AS the “Golden Week” National Day holiday is on the horizon, many people in China are planning their vacations these days.

Thanks to China’s rapid and steady economic development in recent decades, the incomes and living standards of Chinese people have been lifted to reach such a point where tourism has increasingly become an essential part of their lives.

Moreover, China’s remarkable feats in the developments of transportation infrastructures, especially the high-speed railway network, which is hailed as the fastest and longest on the planet, provide many opportunities for Chinese people to move across the country’s vast lands in as short as a few hours.

As the result of these advancements, China has been witnessing a gargantuan amount of people traveling out of their local areas via private cars, bullet trains or airplanes during public holidays in recent years.

Recently a piece of news drew the attention of many vacation-goers in China, saying that the high-speed train tickets for the first two days of this year’s National Day holiday, which falls on from Oct.1 to Oct. 8, from Beijing, Shanghai and Guangzhou to Guiyang, the capital city of Guizhou Province, had instantly sold out just moments after these tickets were made available online on the official ticket-selling site 12306.com.

It reveals a somewhat “bittersweet” reality which most of us have been faced with for years — starting what we wish to be a light-hearted vacation in a stressful way by struggling desperately to clutch a ticket for travel. While we are all looking forward to having a blithesome trip, and to getting back to work refreshed after a nice vacation, more often than not, we end up being exhausted at the end of it, both physically and mentally.

Nevertheless, despite this troublesomeness, an overwhelming number of people would still choose to go out of town, seeking a short retreat from the hustle and bustle of their daily lives. But are they really going to enjoy what they are anticipating in a so concentrated session of tourism?

No, I am afraid they are not.

I personally will not join the migrating troops of hundreds of millions of people moving between their homes and tourist destinations, not because of my lack of interest in visiting new places, but of fear of being stuck in crowds either en route to my destination or in it as well.

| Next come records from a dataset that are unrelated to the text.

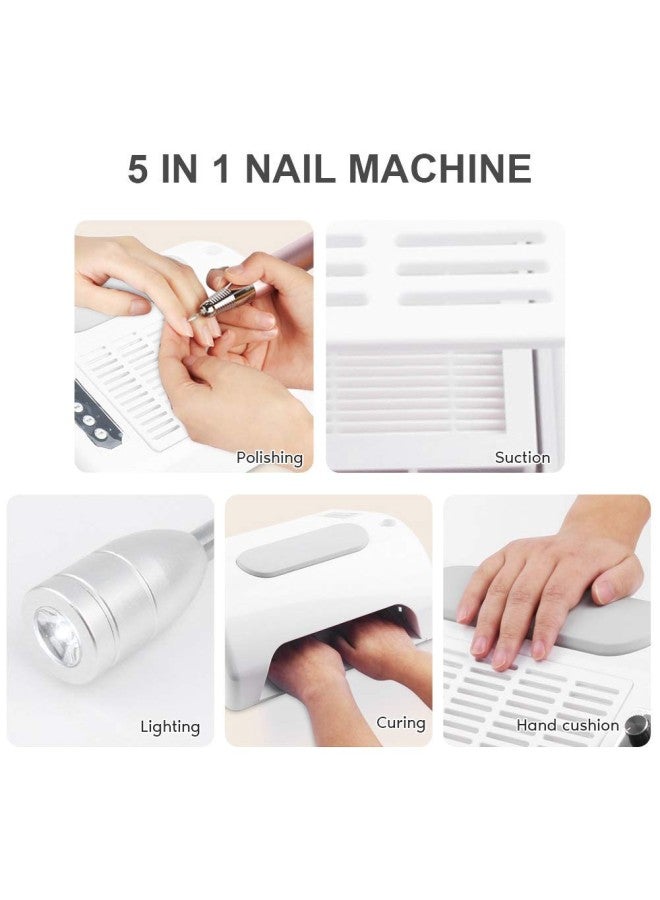 5 IN 1 NAIL MACHINE

Polishing

Suction

Lighting

Curing

Hand cushion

What exactly is the point of jostling your way through “people mountain people sea” only to get a glimpse of what is supposed to be the grandeur of nature, or a spectacle of any kind over someone’s shoulders? And on top of that poor level of “enjoyment,” you are most likely to have to fork out far more than usual on everything needed for a trip, including transportation, hotels, food and other stuff.

Plain and simple, it is neither comfortable, nor economical.

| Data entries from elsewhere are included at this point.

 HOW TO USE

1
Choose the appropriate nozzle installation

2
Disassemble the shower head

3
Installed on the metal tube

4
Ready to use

In light of this, some prudent people would rather stay at home when a public holiday comes. Instead of traveling a long way to other places, they can do a variety of outdoor activities instead, like hiking, cycling, playing football, the list goes on, enjoying their leisure time near to home.

Others are finding their own way out.

For an increasing number of Chinese people nowadays, going abroad looks like a better way to spend the long holiday. They will be flocking to some adjacent countries, like Japan, Thailand and Malaysia, and also to some long-favored Western countries, such as France, Germany and the U.S. Indeed compared with traveling domestically, they are more likely to have a better tourist experience that is well worth their money.

Hopefully, with China’s further advancements towards even larger capacities of transportation and much greater volume of various developed tourist resources in the coming years, those bittersweet moments of traveling during a public holiday in China will one day become a memory of the past.

(The author, a graduate of the University of International Business and Economics and Xi’an Jiaotong University, works in a State-owned company in Shenzhen.)